Chinese Vice Foreign Minister Cui Tiankai said the G-20 summit should focus on the global recovery rather than currencies, as Beijing tries to defuse pressure to ease its exchange rate controls.
“If you do want to discuss currency issues then you have to focus on the major international reserve currencies first,’’ Cui said, referring to the dollar, euro and yen. Cui is a key Chinese official for G-20 affairs.
China has been under pressure for years to allow the yuan to strengthen substantially in line with its emergence as a top global economy.
Beijing denies that it manipulates the yuan and says it is allowing it to gradually strengthen in a way that will not harm the world economy.
US Treasury Secretary Timothy Geithner on Tuesday blamed China’s policy of limiting gains in the yuan for contributing to a round of capital controls and currency-market interventions by emerging economies.
“What’s happening is, as China holds its currency down, their currencies are moving up and they’re having to work very hard to make sure they’re not at an unfair disadvantage with China,” Geithner said.
“This issue, which people like to frame as uniquely an American preoccupation, is really much more important to the rest of the world and is really a global problem as a whole,” he said.
Currencies are in sharp focus as investors seeking a haven of high-growth amid miserably low returns in the developed world pour cash into Asian stocks and bonds, pushing many of the region’s currencies to export-bruising levels.
Meanwhile, Japanese Prime Minister Naoto Kan urged South Korea to stop preventing its exchange rate from appreciating and said competition with Japan’s rival in the technology and automobile industries is becoming a major issue.
“In many ways, competition is a significant topic for Japan’s relations” with South Korea, Kan said.
“Guiding one’s currency lower is against the overall coordination process.

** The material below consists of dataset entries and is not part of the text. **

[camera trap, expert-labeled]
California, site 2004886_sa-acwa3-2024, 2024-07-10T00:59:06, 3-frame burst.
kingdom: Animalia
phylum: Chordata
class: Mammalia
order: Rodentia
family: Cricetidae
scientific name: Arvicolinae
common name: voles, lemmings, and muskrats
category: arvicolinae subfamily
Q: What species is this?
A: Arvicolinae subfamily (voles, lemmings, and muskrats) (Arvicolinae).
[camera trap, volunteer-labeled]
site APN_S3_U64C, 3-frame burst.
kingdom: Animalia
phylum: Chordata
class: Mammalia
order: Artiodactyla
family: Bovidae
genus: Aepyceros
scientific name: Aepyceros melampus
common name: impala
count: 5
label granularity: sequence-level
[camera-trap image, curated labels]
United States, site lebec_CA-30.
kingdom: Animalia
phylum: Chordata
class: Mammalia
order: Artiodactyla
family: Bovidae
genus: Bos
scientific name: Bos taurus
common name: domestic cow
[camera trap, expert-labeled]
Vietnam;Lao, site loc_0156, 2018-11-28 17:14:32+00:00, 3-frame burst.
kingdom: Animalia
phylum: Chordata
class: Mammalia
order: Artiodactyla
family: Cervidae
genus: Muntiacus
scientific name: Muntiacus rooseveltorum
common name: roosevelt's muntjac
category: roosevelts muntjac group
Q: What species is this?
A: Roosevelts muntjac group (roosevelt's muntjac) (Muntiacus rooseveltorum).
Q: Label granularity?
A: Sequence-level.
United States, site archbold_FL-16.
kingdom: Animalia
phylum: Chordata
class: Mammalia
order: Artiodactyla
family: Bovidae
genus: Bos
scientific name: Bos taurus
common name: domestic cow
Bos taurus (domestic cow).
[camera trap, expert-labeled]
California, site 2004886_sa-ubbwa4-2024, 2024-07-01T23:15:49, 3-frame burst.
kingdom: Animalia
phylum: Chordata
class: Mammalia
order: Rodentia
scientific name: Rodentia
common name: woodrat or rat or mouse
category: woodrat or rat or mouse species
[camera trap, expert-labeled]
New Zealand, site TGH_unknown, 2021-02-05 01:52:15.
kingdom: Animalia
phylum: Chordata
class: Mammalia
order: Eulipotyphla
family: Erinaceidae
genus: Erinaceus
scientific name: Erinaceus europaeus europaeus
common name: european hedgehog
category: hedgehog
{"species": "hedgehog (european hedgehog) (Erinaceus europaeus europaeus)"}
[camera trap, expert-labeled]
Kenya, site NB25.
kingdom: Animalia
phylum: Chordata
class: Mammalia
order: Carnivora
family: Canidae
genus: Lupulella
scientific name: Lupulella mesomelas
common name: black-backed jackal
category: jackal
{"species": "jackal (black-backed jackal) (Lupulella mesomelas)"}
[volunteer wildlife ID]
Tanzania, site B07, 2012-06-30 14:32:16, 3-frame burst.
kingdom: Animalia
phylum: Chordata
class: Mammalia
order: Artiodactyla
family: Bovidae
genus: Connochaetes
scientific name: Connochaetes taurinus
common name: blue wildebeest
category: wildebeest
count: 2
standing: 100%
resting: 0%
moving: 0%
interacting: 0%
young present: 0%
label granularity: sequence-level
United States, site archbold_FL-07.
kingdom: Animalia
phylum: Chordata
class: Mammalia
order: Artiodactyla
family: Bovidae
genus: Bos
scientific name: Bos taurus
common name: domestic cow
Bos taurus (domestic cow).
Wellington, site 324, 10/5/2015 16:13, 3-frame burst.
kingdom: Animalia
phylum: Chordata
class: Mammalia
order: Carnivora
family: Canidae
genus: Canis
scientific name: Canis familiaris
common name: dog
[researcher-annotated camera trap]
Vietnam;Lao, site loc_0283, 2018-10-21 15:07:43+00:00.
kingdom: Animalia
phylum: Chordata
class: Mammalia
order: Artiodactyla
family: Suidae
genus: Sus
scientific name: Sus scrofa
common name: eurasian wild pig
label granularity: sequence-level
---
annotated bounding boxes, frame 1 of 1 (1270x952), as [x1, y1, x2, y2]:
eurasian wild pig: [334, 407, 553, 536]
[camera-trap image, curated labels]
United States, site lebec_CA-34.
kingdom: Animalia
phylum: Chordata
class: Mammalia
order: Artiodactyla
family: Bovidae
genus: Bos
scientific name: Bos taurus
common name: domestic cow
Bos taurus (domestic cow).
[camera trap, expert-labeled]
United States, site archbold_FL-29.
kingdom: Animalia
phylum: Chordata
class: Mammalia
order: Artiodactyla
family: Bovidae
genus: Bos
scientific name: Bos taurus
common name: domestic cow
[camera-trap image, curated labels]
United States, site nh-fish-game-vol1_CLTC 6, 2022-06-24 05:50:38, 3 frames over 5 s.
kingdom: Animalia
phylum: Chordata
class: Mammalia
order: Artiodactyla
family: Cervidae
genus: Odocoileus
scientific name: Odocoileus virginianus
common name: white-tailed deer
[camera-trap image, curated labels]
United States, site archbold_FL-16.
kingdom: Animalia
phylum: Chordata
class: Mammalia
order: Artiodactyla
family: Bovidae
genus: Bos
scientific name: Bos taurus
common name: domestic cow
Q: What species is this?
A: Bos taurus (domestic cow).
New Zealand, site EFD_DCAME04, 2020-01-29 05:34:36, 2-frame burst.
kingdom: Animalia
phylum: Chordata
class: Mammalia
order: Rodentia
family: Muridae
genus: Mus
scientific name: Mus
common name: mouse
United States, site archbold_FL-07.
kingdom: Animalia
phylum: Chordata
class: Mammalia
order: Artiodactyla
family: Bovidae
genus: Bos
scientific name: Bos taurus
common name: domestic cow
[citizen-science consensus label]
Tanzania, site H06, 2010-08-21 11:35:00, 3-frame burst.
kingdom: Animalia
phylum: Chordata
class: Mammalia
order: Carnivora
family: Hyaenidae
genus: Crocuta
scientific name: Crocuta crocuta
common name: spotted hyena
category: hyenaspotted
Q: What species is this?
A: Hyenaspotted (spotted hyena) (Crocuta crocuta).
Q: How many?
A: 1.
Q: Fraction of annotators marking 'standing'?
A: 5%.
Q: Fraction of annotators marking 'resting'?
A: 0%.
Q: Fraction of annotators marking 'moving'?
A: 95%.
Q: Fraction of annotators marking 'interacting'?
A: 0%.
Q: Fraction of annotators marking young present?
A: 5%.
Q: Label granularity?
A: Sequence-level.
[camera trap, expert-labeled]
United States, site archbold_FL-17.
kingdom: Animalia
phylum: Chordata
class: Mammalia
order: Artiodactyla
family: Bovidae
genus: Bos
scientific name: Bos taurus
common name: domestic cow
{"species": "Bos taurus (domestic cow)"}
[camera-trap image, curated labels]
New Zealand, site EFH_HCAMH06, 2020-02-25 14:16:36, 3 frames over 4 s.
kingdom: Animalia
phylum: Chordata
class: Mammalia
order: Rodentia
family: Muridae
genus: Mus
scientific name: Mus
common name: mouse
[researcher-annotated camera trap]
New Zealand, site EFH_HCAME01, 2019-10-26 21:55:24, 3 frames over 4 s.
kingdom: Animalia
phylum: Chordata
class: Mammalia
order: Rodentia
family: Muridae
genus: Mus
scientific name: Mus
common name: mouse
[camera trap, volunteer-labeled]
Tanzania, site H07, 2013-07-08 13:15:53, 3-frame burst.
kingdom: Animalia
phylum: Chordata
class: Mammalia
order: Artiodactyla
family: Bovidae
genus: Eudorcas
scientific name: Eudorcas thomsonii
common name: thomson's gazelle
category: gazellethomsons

We’d like South Korea and China to take responsible actions according to the common rules.”
The comments underscore the Japanese government’s frustration with Asian nations devaluing their currencies to protect local exporters.
Japan’s own intervention in currency markets for the first time in six years last month to tame the yen’s advance to a 15-year high against the dollar brought about criticism from policymakers in Europe and politicians in the US.
South Korea is set to host the fifth G-20 summit next month in Seoul.
It will be the first hosted by a non-member of the traditional Group of Seven leading advanced nations and the first in Asia.